What I don’t understand is why the athlete (or celebrity) is so important. Why are they idolized? Why are they special? Because they are talented at throwing a ball, running or jumping? Why aren’t genius kids given unlimited meals? A genius has to eat too. If there’s a grad student working on an innovative method to reduce dependence on oil, why doesn’t he get to eat free? Rhodes scholars? Fulbright scholars? Nobel Prize candidates?
Shabazz Napier is a senior at University of Connecticut. He led his team to win the 2K Sports Classic Title and was named the Tournament MVP. He also was a candidate for the Wooden Award, Bob Cousy Award, and Naismith Award (all sports awards). UCONN Huskies defeated Kentucky for the championship in 2014. Napier was named Most Outstanding Player. (Source: Wikipedia)
Lindsay Lee, a Rhodes Scholar, is a senior at University of Tennessee, Knoxville with double majors in Mathematics and Spanish. She has done research at the National Institute of Mathematical and Biological Synthesis. She volunteers for the homeless at a children’s hospital. She has been diagnosed with muscular dystrophy. (Source: Rhodesscholar.org)
Without referring to either student’s economic situation, who gets to eat free?
You know what? Forget them. Who cares about awesome basketball player and/or a student who wants to develop a fair and reasonable method for healthcare? Both of them are probably on scholarships anyway.
What about elementary school kids going to bed hungry? According to an article in Forbes Magazine, the USDA suggests that 1 in 1000 children is hungry on a daily basis. Some might have deadbeat parents, but a 9-year old child cannot do much to change his fortune. He can’t work, but a college student athlete can. Yes, I know he has to practice and go to class, but the struggle is real and every day all able-bodied working folk have to hustle. You know what college student athlete can do that a 9-year old can’t? He can also take out a loan—just like millions of other college students. Understand me—I absolutely loathe student loans and would never want anyone to go into debt, but that is the nature of our university system. Twenty-two year old kid trying to get ahead in life took out a loan to finance his medical degree. Mister Hot-Shot Basketball Kid can’t take out a loan to eat?
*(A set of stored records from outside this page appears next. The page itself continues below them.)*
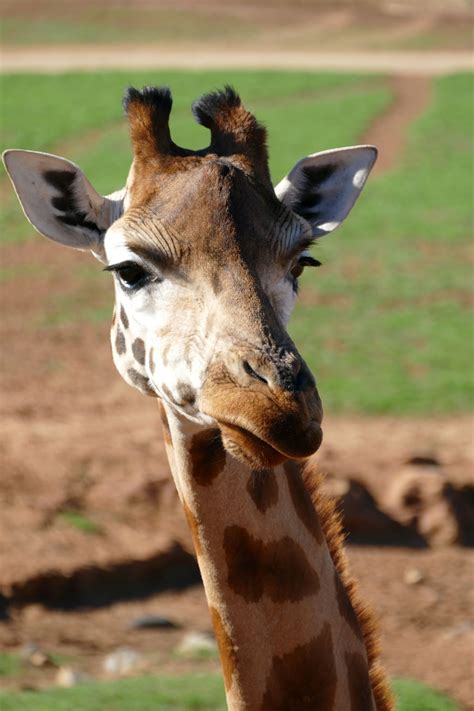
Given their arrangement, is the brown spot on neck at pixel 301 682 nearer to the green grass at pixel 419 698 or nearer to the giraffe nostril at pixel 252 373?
the giraffe nostril at pixel 252 373

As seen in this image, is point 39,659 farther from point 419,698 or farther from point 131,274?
point 131,274

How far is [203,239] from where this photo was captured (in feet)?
14.4

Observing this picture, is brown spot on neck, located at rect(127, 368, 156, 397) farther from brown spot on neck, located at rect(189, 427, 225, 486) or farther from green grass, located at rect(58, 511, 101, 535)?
green grass, located at rect(58, 511, 101, 535)

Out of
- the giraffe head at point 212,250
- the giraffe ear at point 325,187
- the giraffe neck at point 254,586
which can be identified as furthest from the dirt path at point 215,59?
the giraffe neck at point 254,586

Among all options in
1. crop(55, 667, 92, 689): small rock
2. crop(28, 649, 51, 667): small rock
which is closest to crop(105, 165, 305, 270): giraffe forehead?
crop(55, 667, 92, 689): small rock

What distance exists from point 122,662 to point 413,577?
9.42 feet

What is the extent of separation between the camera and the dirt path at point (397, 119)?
107 feet

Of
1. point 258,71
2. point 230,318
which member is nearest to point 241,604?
point 230,318

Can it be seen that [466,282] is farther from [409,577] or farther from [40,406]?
[409,577]

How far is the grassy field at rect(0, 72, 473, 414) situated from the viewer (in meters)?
16.4

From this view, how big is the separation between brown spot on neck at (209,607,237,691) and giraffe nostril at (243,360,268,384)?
1059 millimetres

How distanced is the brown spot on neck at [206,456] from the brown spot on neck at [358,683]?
0.86 meters

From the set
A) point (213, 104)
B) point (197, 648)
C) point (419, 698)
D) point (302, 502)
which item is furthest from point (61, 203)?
point (197, 648)

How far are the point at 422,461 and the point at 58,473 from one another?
11.2ft
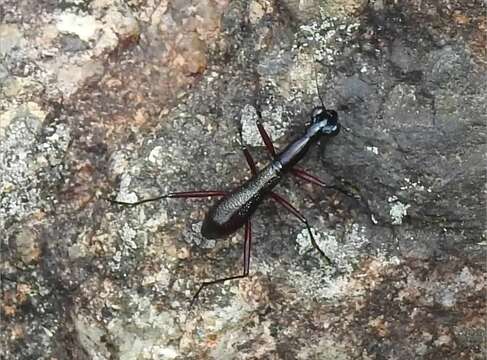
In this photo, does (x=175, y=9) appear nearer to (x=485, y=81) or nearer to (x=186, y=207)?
(x=186, y=207)

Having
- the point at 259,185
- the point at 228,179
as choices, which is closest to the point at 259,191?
the point at 259,185

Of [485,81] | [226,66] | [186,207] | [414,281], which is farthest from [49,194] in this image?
[485,81]

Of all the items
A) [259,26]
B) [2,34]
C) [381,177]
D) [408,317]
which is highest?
[2,34]

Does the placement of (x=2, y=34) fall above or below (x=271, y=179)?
above
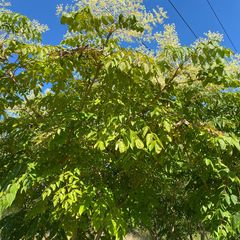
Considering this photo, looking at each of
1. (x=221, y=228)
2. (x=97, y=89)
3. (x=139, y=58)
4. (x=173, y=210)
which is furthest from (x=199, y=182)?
(x=173, y=210)

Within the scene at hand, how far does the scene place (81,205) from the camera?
320 cm

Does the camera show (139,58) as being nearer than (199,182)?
Yes

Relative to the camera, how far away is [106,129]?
320cm

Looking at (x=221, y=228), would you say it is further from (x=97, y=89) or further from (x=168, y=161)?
(x=97, y=89)

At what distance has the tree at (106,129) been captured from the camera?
3307mm

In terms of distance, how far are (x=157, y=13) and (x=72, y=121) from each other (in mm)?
8076

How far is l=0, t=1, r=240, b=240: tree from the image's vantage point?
3.31 meters

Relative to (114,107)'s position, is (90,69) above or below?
above

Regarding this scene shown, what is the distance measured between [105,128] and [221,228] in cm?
144

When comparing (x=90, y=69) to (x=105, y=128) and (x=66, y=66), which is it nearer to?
(x=66, y=66)

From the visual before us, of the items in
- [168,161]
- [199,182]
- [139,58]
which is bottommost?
[199,182]

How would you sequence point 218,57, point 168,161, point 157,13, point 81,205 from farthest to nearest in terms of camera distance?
point 157,13 → point 168,161 → point 218,57 → point 81,205

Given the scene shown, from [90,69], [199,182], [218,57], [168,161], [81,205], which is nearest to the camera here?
[81,205]

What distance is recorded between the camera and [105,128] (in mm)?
3225
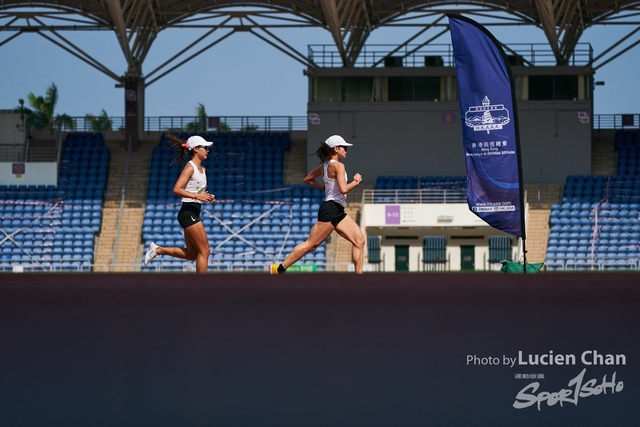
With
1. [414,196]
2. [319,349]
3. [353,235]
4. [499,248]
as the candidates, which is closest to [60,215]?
[414,196]

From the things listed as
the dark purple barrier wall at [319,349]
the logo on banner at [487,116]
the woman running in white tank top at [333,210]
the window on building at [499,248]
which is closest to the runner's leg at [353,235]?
the woman running in white tank top at [333,210]

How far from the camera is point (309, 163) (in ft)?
107

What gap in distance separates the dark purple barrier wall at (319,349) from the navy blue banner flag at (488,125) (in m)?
2.66

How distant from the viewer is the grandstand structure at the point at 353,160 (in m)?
29.4

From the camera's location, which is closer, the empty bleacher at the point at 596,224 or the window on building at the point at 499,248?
the empty bleacher at the point at 596,224

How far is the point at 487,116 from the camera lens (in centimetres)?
853

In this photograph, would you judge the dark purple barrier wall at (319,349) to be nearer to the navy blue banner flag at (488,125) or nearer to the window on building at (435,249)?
the navy blue banner flag at (488,125)

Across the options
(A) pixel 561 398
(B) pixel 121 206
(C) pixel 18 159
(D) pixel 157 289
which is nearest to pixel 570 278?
(A) pixel 561 398

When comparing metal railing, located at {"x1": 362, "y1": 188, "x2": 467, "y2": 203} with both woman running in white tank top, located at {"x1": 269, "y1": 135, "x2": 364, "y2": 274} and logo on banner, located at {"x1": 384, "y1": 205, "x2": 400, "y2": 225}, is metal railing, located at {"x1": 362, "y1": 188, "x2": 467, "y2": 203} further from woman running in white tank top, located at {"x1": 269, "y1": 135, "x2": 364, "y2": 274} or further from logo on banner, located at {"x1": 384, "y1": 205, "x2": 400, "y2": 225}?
woman running in white tank top, located at {"x1": 269, "y1": 135, "x2": 364, "y2": 274}

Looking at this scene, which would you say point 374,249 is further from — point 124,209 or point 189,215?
point 189,215

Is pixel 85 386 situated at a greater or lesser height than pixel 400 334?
lesser

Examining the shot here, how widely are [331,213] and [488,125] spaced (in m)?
1.98

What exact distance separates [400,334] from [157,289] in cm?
146

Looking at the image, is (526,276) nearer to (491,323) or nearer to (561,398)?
(491,323)
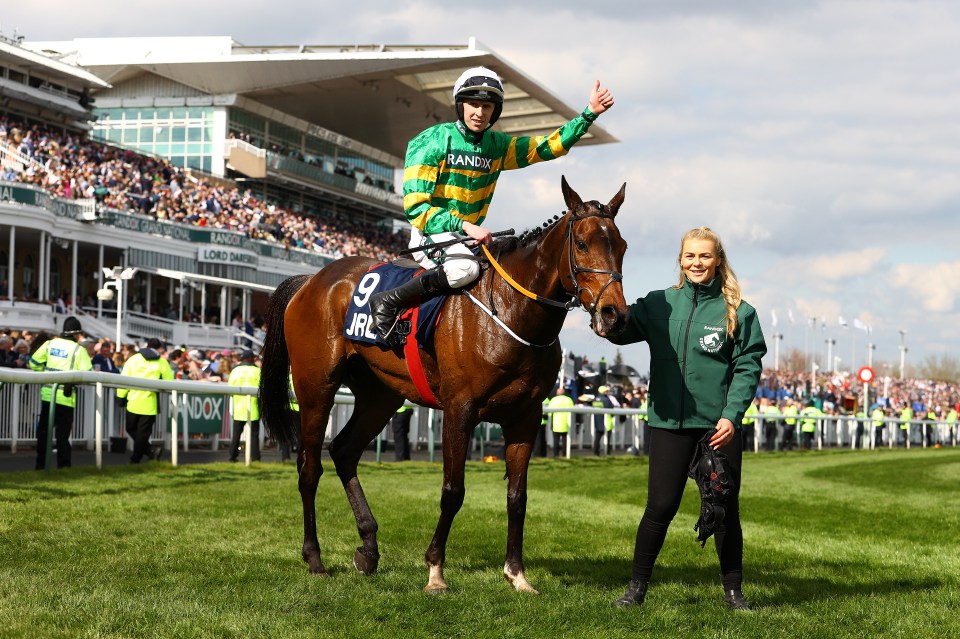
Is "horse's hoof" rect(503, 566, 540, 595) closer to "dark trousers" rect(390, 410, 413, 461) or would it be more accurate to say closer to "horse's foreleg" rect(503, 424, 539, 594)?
"horse's foreleg" rect(503, 424, 539, 594)

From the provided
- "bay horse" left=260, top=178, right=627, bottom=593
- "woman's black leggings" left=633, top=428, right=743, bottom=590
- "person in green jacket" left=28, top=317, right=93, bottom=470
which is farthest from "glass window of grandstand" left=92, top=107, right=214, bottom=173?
"woman's black leggings" left=633, top=428, right=743, bottom=590

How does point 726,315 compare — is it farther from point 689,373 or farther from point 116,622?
point 116,622

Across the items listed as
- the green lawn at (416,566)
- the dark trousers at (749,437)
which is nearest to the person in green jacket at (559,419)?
the green lawn at (416,566)

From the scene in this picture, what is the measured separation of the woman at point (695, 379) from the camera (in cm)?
489

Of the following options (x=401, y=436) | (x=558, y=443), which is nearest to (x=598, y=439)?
(x=558, y=443)

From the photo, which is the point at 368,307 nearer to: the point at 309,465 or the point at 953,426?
the point at 309,465

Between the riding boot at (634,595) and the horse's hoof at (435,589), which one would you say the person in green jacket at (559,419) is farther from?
the riding boot at (634,595)

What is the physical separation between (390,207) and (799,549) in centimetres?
5669

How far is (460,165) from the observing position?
5.62 m

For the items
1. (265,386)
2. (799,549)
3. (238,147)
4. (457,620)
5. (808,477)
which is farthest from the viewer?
(238,147)

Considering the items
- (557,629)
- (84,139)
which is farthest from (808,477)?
(84,139)

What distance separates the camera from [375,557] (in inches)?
230

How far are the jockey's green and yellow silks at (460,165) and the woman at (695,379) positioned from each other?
1.07 meters

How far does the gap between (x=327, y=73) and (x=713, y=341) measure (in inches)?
1899
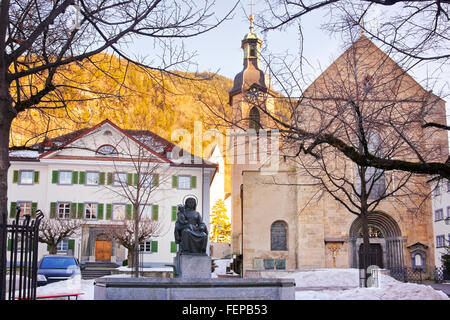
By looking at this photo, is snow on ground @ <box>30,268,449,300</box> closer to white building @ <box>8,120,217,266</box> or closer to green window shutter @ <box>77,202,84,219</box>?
white building @ <box>8,120,217,266</box>

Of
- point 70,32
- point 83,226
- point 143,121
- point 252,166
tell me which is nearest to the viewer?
point 70,32

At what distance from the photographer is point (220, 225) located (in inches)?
3346

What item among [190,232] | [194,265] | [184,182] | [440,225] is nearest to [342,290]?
[194,265]

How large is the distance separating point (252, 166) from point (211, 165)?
448 cm

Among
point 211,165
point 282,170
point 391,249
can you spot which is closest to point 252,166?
point 211,165

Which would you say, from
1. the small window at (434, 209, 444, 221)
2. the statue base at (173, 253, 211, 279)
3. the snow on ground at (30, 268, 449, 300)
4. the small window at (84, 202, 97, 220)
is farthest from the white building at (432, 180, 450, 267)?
the small window at (84, 202, 97, 220)

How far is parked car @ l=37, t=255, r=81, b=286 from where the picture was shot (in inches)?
829

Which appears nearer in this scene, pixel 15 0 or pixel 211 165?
→ pixel 15 0

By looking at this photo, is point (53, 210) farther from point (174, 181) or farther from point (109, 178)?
point (174, 181)

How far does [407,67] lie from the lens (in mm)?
8859

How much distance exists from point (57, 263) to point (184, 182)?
20947 millimetres

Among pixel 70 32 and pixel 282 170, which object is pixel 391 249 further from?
pixel 70 32

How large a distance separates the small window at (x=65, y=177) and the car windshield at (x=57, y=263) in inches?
770

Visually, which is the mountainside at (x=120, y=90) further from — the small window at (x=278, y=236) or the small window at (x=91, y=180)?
the small window at (x=91, y=180)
I’m only trying to figure out why the athlete gets special treatment. Twenty-two year old working on his medical degree could end up something as simple as being my general practitioner. Or, he could end up doing something amazing as curing a devastating disease. College basketball kid could play through college, have a good time, graduate and move on. Or he could end up in the pros. Don’t both deserve equal opportunities to follow their dreams?
I’m not really concerned about able-bodied adults, whether they can sing, dance, shoot hoops or do math problems. Everyone who has a dream should go for it, but realize you might have to take a detour in order to do what needs to be done. Shabazz Napier and Lindsey Lee will probably go on to excellent careers in their respective fields. Both of them, and everybody in between can get their own meals. When we take care of the 1 in 1000 children starving daily, then you can talk to me about some basketball player.